NCAA touts highest-ever graduation rate

The NCAA, which governs collegiate athletics on a national scale, announced today that 86 percent of student-athletes who entered college in the fall of 2008 had graduated, a number that represents the highest “graduation rate” ever reported by the NCAA.


(source: NCAA)

The association credited higher academic standards for the increase, but we note that the NCAA uses a generous formula when computing graduation rates, at least compared to that used for computing the federal graduation rate.

Still, athletes graduated at a higher rate than the general student body—67 percent of Division I athletes, compared to 65 percent of the general student body—and athletes at Football Bowl Subdivision colleges graduated at an even higher rate, 75 percent. That number is unchanged from the number reported for the class that entered in 2007.
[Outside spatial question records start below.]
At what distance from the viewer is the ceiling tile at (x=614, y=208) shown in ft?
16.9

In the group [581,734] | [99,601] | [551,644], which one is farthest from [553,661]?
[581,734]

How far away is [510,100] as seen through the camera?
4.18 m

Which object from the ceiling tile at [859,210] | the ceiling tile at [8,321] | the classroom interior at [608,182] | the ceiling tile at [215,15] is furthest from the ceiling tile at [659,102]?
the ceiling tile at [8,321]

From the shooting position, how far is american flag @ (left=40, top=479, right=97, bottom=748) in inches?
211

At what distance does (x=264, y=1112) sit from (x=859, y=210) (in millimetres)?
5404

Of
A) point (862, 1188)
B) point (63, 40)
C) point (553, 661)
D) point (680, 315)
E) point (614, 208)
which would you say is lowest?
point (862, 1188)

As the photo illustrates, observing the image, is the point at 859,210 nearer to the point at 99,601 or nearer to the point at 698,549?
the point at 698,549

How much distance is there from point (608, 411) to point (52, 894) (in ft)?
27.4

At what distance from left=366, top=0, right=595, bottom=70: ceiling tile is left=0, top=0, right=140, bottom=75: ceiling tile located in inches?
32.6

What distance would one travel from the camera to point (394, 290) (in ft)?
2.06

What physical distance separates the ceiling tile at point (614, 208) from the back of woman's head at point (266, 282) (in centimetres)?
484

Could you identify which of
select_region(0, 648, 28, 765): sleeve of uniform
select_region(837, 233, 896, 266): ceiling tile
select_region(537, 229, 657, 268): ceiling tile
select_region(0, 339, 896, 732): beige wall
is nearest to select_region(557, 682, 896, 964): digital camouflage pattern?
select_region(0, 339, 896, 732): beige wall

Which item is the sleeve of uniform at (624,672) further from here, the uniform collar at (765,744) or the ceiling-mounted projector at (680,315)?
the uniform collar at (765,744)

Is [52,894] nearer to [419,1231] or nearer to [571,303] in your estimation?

“Student-athletes continue to make important gains in the classroom, and the NCAA and its member schools are thrilled with their success,” said NCAA President Mark Emmert in a press release. “We also are proud of the role academic reforms have played in helping students earn their degrees. We will continue to support rules and policies that encourage students to progress toward graduation.”

Academic reforms at the NCAA

During the past 12 years, the graduation rate for African-American males, as computed by the NCAA, rose 18 points to 69 percent, while the rate for African-American females increased 12 points to 83 percent.

Since 1995, academic standards for Division I college athletes improved multiple times, with increases in initial eligibility standards, progress-toward-degree standards, and the creation of the Academic Progress Rate, a more real-time mechanism to track a student-athlete’s academic success than graduation rates.

“The APR, the standards we’ve set for all of the different Division I members, are working. We are moving in the right direction,” said Roderick J McDavis, president of Ohio University and chair of the Division I Committee on Academics. “Ultimately, the real significance of this is that more student-athletes are graduating from college, and that’s good news.”